BEREITGESTELLTER TEXT:
══════
Missbrauch in der anglikanischen Kirche: Erzbischof tritt nach Vertuschungsvorwürfen zurück
In Großbritannien war der Druck auf Justin Welby immer weiter gestiegen. Laut einer Untersuchung soll er schweren Missbrauch vertuscht haben.
In einer Petition hatten bereits mehr als 10.000 Menschen seinen Rücktritt gefordert, darunter zahlreiche Mitglieder der Generalsynode, außerdem Überlebende des Missbrauchs. Sie werfen ihm vor, die Missbrauchsfälle durch John Smyth gedeckt zu haben.
Der Anwalt John Smyth hatte über einen Zeitraum von fünf Jahrzehnten mindestens 115 Jungen und junge Männer in England, Südafrika und in Simbabwe sexuell und psychisch schwer missbraucht. Auch seinen eigenen Sohn hat er wohl misshandelt. Smyth war Vorsitzender einer Organisation, die christliche Jugendlager organisierte.
Missbrauchsfälle bereits 2017 aufgedeckt
Er soll einige Jungen gedrängt haben, kalt mit ihm zu duschen, es ging um erzwungene Masturbation und Peitschenhiebe, die Smyth den Jungen versetzt haben soll, angeblich zum Ziel „christlichen Wachstums“. Smyth verstarb 2017 im Alter von 75 Jahren, ohne je verurteilt worden zu sein.
Im Februar 2017 wurden die Missbrauchsfälle in einer Untersuchung des britischen Fernsehsenders Channel 4 News aufgedeckt. Diese Untersuchung folgte auf einen Bericht aus dem Jahr 1982, der wohl von der Kirche vertuscht und erst 2016 veröffentlicht wurde.
Die nun veröffentlichte unabhängige Untersuchung stellt fest, dass Welby spätestens seit Juli 2013 vom Missbrauch wusste. Eine Untersuchung leitete er nicht ein, auch die Behörden verständigte er nicht. 2017 erklärte Welby in einem Interview gegenüber einem britischen Fernsehsender, er sei sich der Schwere der Vergehen von Smyth nicht bewusst gewesen, sonst hätte er reagiert.
Ob er auch zuvor bereits darüber informiert war, ist umstritten. Jedoch sagt der Untersuchungsbericht aus, es sei „unwahrscheinlich“, dass er in den 1980er Jahren nichts davon wusste.
Welby soll nicht eingegriffen haben
Der Untersuchungsbericht kommt zu dem Schluss, dass Welby als Vertreter der Kirche Smyth in Großbritannien und in Südafrika polizeilich hätte melden müssen. Smyth lebte damals in Südafrika. So hätte Welby sicherstellen müssen, dass dort niemand mehr sein Opfer werden könnte. Der Bericht nimmt auch weitere Personen in die Verantwortung und beschuldigt etwa Welbys Vorgänger, weitere Bischöfe und Pfarrer, nicht eingegriffen zu haben.
══════
AUFGABE A:
Gib aus dem Artikel über Welbys Rücktritt alles von „Ob er auch zuvor“ bis hinunter zu „eingegriffen zu haben.“ wortgetreu wieder.
Der Artikel steht in keinem Zusammenhang mit der Auflistung.
══════
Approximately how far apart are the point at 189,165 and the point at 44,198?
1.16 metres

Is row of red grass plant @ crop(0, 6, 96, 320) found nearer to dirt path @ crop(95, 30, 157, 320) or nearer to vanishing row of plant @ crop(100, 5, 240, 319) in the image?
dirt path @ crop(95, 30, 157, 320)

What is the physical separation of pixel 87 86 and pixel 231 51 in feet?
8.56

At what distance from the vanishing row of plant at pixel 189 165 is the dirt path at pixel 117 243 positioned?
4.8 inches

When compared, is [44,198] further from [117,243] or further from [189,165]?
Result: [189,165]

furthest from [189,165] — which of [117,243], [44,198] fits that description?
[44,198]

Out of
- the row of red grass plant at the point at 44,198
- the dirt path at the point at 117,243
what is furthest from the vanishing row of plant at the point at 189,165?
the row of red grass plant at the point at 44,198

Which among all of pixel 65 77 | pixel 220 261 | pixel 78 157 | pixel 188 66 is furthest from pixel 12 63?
══════
AUFGABE B:
Tippe aus der Auflistung alles von der Zeile mit „furthest from [189,165]“ bis hinunter zum Ende der Auflistung genau ab, die erste und die letzte Zeile eingeschlossen.

SCHRIFTLICHE ANTWORT A:
Ob er auch zuvor bereits darüber informiert war, ist umstritten. Jedoch sagt der Untersuchungsbericht aus, es sei „unwahrscheinlich“, dass er in den 1980er Jahren nichts davon wusste.
Welby soll nicht eingegriffen haben
Der Untersuchungsbericht kommt zu dem Schluss, dass Welby als Vertreter der Kirche Smyth in Großbritannien und in Südafrika polizeilich hätte melden müssen. Smyth lebte damals in Südafrika. So hätte Welby sicherstellen müssen, dass dort niemand mehr sein Opfer werden könnte. Der Bericht nimmt auch weitere Personen in die Verantwortung und beschuldigt etwa Welbys Vorgänger, weitere Bischöfe und Pfarrer, nicht eingegriffen zu haben.

SCHRIFTLICHE ANTWORT B:
furthest from [189,165] — which of [117,243], [44,198] fits that description?
[44,198]

Out of
- the row of red grass plant at the point at 44,198
- the dirt path at the point at 117,243
what is furthest from the vanishing row of plant at the point at 189,165?
the row of red grass plant at the point at 44,198

Which among all of pixel 65 77 | pixel 220 261 | pixel 78 157 | pixel 188 66 is furthest from pixel 12 63?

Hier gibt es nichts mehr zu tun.